Stated task ::
Put the lines into a Markdown table with the columns Row and Line, starting with the line that contains "As illustrated in" and going on through the end of the items. Skip blank lines and leave the pictures out.

The records ::
----------------------------------------
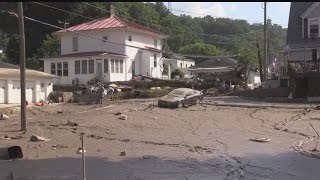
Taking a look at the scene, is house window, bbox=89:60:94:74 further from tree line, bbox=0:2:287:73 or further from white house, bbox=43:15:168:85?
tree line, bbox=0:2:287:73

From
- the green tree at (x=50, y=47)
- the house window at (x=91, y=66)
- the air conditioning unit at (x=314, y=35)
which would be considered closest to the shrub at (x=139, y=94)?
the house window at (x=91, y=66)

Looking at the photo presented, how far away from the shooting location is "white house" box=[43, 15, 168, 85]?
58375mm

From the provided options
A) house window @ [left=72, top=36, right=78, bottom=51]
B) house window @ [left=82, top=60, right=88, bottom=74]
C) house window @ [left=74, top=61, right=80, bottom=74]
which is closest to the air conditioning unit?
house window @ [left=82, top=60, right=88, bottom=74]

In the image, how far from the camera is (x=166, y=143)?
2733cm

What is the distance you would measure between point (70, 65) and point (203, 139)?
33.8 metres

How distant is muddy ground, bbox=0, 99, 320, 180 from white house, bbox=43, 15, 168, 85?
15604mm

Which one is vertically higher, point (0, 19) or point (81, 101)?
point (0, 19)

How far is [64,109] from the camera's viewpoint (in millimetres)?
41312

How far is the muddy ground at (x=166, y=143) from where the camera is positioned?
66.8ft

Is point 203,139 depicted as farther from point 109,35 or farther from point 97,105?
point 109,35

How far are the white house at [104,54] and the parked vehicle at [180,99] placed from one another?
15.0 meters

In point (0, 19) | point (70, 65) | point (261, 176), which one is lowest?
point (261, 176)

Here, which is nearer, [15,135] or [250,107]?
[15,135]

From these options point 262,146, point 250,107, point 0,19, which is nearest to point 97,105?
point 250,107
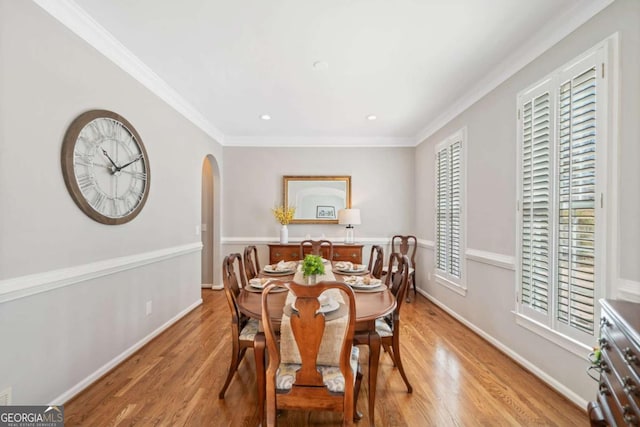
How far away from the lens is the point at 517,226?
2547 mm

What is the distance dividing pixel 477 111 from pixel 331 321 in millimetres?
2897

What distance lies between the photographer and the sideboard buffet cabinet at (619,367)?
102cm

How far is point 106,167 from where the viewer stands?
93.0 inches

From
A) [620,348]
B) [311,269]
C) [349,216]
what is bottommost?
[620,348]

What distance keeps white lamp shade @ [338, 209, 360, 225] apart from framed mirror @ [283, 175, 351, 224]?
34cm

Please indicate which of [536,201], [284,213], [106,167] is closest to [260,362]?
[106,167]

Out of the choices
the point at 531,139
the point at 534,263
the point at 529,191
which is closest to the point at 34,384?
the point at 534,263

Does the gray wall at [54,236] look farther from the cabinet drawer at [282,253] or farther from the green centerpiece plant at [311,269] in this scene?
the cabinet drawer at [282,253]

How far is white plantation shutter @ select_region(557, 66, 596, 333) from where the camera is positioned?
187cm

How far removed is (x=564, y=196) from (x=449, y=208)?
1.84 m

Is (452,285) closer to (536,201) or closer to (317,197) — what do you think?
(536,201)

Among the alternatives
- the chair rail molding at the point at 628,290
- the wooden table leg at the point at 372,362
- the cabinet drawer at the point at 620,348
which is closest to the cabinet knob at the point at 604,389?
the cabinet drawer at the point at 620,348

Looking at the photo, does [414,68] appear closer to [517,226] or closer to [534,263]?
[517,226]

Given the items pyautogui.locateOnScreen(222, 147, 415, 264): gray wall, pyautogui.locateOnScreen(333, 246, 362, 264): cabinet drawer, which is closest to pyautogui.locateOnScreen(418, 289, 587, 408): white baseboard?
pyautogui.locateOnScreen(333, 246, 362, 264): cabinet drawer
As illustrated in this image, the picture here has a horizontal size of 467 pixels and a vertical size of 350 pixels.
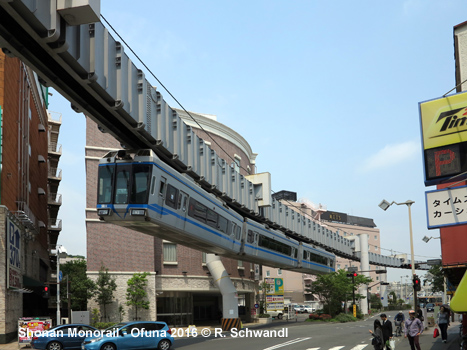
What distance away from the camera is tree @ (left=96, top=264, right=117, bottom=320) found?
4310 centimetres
----------------------------------------
Answer in full ::
| Row | Line |
|---|---|
| 1 | As illustrated in this image, the picture here has a horizontal size of 467 pixels and a vertical size of 350 pixels. |
| 2 | What distance away from the camera is tree @ (left=96, top=264, right=117, bottom=320) found? |
| 3 | 4310 centimetres |